Hem siyaset hem terör aynı kalıba giremez, aynı bedene sığamaz, aynı ağıza sığınamaz: Ya siyaset ya terör ya siyaset ya silah arası ortası şurası burası yoktur.

Kürt kökenli kardeşlerimin bölücü terör örgütüyle hiçbir benzerliği irtibatı yoktur. Bu hususta DEM Parti'nin aklını başına alması, uzattığım eli sabote etmek amacıyla tahrip ortamını kamçılamaktan uzak durması herkesin hayrınadır. Kaldı ki Kürt kökenli kardeşlerin oyunu görmüştür.

13 Ekim Pazar günü Diyarbakır Yenişehir İstasyon Meydanı’nda düzenlenmek istenen kanunsuz ve korsan miting katılımının çok az olması buna rağmen marjinal bir grubun terör örgütü propagandası yaparak ülke ortamını germe teşebbüsleri hamdolsun ters tepmiştir.

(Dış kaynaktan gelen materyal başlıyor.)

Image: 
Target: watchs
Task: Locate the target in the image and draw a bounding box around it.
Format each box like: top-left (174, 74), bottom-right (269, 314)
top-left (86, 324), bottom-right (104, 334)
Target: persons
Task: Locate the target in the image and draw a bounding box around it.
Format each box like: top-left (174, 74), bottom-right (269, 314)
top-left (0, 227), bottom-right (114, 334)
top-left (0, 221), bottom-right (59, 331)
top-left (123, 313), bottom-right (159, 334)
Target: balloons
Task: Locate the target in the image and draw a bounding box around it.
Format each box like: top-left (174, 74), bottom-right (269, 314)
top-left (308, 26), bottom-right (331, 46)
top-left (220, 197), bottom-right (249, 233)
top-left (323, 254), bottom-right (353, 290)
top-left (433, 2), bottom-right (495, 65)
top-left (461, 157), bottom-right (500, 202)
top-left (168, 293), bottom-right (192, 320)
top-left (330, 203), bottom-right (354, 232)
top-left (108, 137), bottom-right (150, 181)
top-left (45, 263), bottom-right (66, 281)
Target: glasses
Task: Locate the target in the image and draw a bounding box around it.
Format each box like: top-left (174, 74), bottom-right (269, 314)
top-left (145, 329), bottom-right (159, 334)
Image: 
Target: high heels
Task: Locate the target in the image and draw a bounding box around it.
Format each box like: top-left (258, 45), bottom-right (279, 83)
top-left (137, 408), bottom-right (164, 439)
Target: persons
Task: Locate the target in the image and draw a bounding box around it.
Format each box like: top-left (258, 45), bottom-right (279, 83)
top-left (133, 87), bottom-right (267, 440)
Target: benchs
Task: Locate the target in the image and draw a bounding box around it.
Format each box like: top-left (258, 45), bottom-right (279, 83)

Türk -Kürt kardeştir, araya giren bozgunculuğa heveslenen kim varsa kanser hücresidir kahrolmaya mahkumdur.

DEM Parti’nin iradesini İmralı’ya rehin bırakması siyasetin doğası ve ahlakıyla bağdaşmayan, hür ve bağımsız siyaset yapısıyla uyuşmayan ilkelliktir. Türkiye’ye getirilirken her türlü hizmete hazırım diyen terörist başı buyursun terörün bittiğini, örgütünün tasfiye edileceğini tek taraflı ilan etsin. Ama devletin terörle masaya oturmasını hiç kimse hiçbir şart altında beklemesin, aklından dahi geçirmesin. Hodri meydan.

Uzattığım el hesapsız bir eldir, uzattığım el samimi ve iyi niyetli bir eldir, uzattığım el Türkiye’de birleşelim Türk milletinde kenetlenelim tebliğidir. Günlerdir uzattığım elden farklı sonuçlar çıkartıp uyduruk yorum yapanlar yanılgının pençesine düşmüşlerdir. Elimi vatan millet ve devlet için uzattığımı, dışarıda sert rüzgarlar eserken içimizde barış sever ve hoş görülü bir havanın kati suretle hakim olmasını gönülden istediğimi herkesin bilmesinde yarar olacaktır. Biz elimizi bir süreç için değil kardeşlik ve kaderdaşlık için uzatırız.

Bu topraklara vatanım diyen herkese kucağımız açıktır, bu bayrak bu ülke benim diyen herkese kapımız açıktır. Gelin bir olalım.